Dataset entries

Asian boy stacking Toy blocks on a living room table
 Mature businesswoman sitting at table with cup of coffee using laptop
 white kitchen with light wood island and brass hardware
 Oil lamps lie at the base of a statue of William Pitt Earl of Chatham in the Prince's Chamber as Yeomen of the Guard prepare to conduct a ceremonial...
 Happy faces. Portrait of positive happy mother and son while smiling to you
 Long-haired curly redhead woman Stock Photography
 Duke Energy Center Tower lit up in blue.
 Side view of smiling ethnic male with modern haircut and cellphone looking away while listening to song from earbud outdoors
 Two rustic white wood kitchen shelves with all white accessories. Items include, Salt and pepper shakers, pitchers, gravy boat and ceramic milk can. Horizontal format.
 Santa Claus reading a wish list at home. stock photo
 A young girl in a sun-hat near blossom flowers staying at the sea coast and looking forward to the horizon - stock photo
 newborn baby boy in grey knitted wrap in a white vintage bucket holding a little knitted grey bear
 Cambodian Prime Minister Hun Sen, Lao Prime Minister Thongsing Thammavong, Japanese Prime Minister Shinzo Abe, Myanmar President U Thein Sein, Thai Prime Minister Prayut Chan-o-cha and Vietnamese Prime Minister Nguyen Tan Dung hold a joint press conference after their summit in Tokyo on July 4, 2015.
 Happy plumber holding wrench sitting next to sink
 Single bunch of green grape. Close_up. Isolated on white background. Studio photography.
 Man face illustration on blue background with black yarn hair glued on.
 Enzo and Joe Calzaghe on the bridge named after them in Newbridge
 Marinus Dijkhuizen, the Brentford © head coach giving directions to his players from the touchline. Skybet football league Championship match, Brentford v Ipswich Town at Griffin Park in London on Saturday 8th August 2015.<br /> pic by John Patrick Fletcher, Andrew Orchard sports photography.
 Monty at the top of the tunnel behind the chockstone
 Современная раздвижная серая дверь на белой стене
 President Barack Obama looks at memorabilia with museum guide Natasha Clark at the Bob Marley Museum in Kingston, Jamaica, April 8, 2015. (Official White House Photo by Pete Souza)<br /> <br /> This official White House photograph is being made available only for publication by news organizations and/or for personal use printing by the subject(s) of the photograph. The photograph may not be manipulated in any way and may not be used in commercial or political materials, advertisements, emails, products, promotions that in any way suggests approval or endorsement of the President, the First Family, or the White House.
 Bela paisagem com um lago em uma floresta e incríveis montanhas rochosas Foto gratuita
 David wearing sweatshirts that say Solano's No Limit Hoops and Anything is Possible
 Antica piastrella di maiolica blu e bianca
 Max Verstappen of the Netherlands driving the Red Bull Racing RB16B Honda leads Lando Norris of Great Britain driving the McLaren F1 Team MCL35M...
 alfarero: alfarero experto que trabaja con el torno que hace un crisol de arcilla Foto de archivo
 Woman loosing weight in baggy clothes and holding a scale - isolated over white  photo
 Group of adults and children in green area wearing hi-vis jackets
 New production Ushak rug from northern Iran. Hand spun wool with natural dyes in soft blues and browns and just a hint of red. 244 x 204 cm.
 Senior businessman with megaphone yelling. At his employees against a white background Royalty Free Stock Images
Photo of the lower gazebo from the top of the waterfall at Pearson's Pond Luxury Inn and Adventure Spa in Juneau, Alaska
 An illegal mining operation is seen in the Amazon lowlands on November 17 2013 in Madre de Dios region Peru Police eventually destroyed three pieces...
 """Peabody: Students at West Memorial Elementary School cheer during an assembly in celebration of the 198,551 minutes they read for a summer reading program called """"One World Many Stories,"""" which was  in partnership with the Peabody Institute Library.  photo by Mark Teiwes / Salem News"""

(WHAT IS REQUIRED): Return only this span, exactly: the line that contains "Max Verstappen of" and all lines after it to the end of the records.

(RESPONSE):
 Max Verstappen of the Netherlands driving the Red Bull Racing RB16B Honda leads Lando Norris of Great Britain driving the McLaren F1 Team MCL35M...
 alfarero: alfarero experto que trabaja con el torno que hace un crisol de arcilla Foto de archivo
 Woman loosing weight in baggy clothes and holding a scale - isolated over white  photo
 Group of adults and children in green area wearing hi-vis jackets
 New production Ushak rug from northern Iran. Hand spun wool with natural dyes in soft blues and browns and just a hint of red. 244 x 204 cm.
 Senior businessman with megaphone yelling. At his employees against a white background Royalty Free Stock Images
Photo of the lower gazebo from the top of the waterfall at Pearson's Pond Luxury Inn and Adventure Spa in Juneau, Alaska
 An illegal mining operation is seen in the Amazon lowlands on November 17 2013 in Madre de Dios region Peru Police eventually destroyed three pieces...
 """Peabody: Students at West Memorial Elementary School cheer during an assembly in celebration of the 198,551 minutes they read for a summer reading program called """"One World Many Stories,"""" which was  in partnership with the Peabody Institute Library.  photo by Mark Teiwes / Salem News"""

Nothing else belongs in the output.